In the piece on food labeling below, duplicate word for word the part that begins with the words containing "The inclusion of" and ends with "very latest trends.".

TEXT UNDER STUDY |
>>
I recently read that food is the new fashion -- if that's the case, it's a great time to be in the food biz. And if it's true that eating healthy is the new black, I guess we food lawyers are the newest stylists.
Yup, I'm a food lawyer and I'm proud (reader, feel free to mentally insert your favourite lawyer joke here). Canadians are caring more and more about what we put in our bodies; I work with food and beverage companies to make sure it's their products that are being put into those bodies.
There is a lot the food and beverage industries can do to leverage the increased attention on eating well. My personal favourite is the use of regulated claims on labeling (what can I say, I'm a lawyer -- some of us chase ambulances, I chase branding opportunities).
The Food and Drug Regulations allow companies to make certain claims about their products: "organic," "all natural," "high source of fibre," etc.
The inclusion of claims on labels is particularly helpful in the food and beverage spaces where there are lots of the same kinds of products available for consumers to choose from (have you ever counted the cracker options at your local Loblaws?!?). These claims basically allow a company to catch the eye of an interested consumer, like flying a little airplane towing a banner in front of their product that says: "This is good for you! Pick me!"
And if the prediction I read is right, and food is indeed the new fashion, companies can do well making sure their products are sitting on the shelves wearing the very latest trends.
There are also other important aspects of food labelling that can be likened to fashion. Compare the person who can't wear wool to the person who can't eat gluten -- in both cases it's crucial (although arguably more so in the case of gluten) that the potential buyer be made aware. In the case of wool, we turn to the tag; in the case of gluten, we look to the label. (As an aside, gluten-avoiders rejoice: Health Canada's enhanced labelling requirements for gluten sources will come into force on August 4, 2012 -- all gluten protein sources will have to be declared on food labels.)
<<
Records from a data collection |
>>
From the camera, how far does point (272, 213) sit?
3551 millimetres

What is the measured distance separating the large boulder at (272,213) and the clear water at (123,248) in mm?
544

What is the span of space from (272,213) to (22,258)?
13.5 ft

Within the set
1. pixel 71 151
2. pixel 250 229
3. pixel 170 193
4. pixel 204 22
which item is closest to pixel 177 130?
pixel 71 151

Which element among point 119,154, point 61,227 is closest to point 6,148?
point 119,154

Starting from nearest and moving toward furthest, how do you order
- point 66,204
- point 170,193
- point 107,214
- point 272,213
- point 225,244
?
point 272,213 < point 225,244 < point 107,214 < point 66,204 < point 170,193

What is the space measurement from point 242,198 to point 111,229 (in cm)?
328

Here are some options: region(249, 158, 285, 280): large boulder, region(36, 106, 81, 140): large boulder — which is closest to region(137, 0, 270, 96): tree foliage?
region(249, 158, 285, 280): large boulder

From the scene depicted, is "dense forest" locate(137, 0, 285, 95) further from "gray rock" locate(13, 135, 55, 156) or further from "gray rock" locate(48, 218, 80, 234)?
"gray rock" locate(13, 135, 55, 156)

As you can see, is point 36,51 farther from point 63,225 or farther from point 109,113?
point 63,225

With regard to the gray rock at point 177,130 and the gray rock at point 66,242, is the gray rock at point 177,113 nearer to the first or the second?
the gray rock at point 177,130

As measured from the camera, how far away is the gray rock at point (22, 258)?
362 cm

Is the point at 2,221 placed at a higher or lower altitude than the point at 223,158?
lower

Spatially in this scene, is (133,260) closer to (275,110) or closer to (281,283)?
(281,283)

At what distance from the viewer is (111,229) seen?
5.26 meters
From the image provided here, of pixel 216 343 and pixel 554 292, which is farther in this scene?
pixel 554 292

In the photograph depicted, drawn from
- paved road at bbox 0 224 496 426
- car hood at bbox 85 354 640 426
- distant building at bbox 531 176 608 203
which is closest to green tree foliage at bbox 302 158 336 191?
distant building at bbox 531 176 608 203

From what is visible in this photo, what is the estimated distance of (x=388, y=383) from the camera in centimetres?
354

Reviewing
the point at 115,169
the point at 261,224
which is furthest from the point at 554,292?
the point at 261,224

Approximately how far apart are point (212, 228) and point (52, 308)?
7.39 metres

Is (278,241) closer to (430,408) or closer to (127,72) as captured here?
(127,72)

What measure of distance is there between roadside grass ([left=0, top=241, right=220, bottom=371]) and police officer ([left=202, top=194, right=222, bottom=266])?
<<
REPLY |
The inclusion of claims on labels is particularly helpful in the food and beverage spaces where there are lots of the same kinds of products available for consumers to choose from (have you ever counted the cracker options at your local Loblaws?!?). These claims basically allow a company to catch the eye of an interested consumer, like flying a little airplane towing a banner in front of their product that says: "This is good for you! Pick me!"
And if the prediction I read is right, and food is indeed the new fashion, companies can do well making sure their products are sitting on the shelves wearing the very latest trends.